Note: this was a summary I wrote of the session “Community Capacity” at the Foresight Institute’s 2020 AGI Strategy Meeting

The problem - (long term) AI Safety needs talent and more resources!

What is the current state of AI Safety research, and what type of work are we missing most to ensure a flourishing long term future for humanity? At the 2020 AGI Strategy Meeting, Jaan Tallin presented his thoughts on this question. Jaan has been actively involved in AI Safety since reading Eliezer Yudkowsky’s writings on LessWrong in 2008, and helped co-found both the Centre for the Study of Existential Risk and the Future of Life Institute.

Regarding the state of AI safety research today, a useful metaphor is “the drill and the city”. In this model, the city which represents the current boom in AI related work. Below ground, there is a drill, which is digging deep into the Earth. “Above ground” activities include things like discussions about ethics, the development of broad AI principles and policy papers, and near-term AI safety research on hot topics such as robustness, explainability, bias, and transparency. These subjects are relatively easy for people to get involved in and formulate opinions on, and are discussed heavily in the popular press. These subjects are also of commercial relevance, for both near term safety and branding, and thus are invested in by industry. The vast majority of work is “above ground”. By contrast, there are perhaps only two dozen PhD students working “at the tip of the drill”, on hard technical problems in long term AI safety. Very few people are capable of understanding the “tip of the drill” work, and many people working in the city aren’t even aware of it.

Besides being limited in terms of numbers, technical work on fundamentals of AI safety is highly concentrated in just three geographic locations - San Francisco/Berkeley (OpenAI, MIRI, BERI, CHAI), London (DeepMind), and Oxford (FHI). There doesn’t appear to be any long term AI safety work in defense departments (one possible exception is the Johns Hopkins Applied Physics Laboratory, a US Department of Defense contractor). It is well known that defense departments have had trouble attracting AI talent due to ethical concerns among tech workers. Companies also tend to offer greater prestige and salary - Google’s Deepmind, for instance, has been very successful in vacuuming up top talent. While it is possible additional AI Safety work is taking place in secret DoD labs, we can’t rely on that being the case. Given the small number of people currently involved in deep fundamental work, and the importance of such work for the long term future of humanity, getting more people to work at “the tip of the drill” is critical.
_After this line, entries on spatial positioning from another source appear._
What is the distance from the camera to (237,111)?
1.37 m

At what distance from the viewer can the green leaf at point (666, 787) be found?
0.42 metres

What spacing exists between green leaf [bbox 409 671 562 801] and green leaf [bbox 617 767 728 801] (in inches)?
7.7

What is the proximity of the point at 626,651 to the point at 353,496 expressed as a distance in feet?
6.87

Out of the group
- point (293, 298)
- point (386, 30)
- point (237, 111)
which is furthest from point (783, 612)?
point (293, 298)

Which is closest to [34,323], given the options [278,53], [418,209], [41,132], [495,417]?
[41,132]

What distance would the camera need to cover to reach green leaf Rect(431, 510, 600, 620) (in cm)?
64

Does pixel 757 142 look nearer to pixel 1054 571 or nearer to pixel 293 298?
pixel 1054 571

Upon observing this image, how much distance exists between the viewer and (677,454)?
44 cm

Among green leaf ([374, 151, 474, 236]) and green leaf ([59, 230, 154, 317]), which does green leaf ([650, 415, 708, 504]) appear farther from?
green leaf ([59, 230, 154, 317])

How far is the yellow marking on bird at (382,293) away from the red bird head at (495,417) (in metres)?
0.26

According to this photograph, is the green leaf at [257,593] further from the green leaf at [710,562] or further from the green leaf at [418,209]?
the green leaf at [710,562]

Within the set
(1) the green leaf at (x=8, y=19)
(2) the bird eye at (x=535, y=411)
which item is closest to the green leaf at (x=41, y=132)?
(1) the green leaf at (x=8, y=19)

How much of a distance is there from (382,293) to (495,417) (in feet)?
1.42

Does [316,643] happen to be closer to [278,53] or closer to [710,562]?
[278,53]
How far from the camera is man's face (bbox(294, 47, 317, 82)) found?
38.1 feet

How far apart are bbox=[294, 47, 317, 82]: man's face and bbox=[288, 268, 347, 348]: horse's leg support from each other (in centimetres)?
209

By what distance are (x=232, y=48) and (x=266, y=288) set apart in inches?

An open question is how much current work on near term AI-safety (things like robustness, explainability, transparency, and assured autonomy) might benefit the long term work happening at the “tip of the drill”. Tip of the drill work deals with controlling general purpose agents, some of which may be capable of re-writing their code and have superhuman intelligence. Current day methods for robustness, explainability, and transparency are extremely primitive and arguably don’t really work that well even for today’s deep neural networks. While it’s possible today’s research will eventually lead to future techniques which do generalize to AGIs, we can’t rely on this, so we must also attack the general AI alignment problem head-on.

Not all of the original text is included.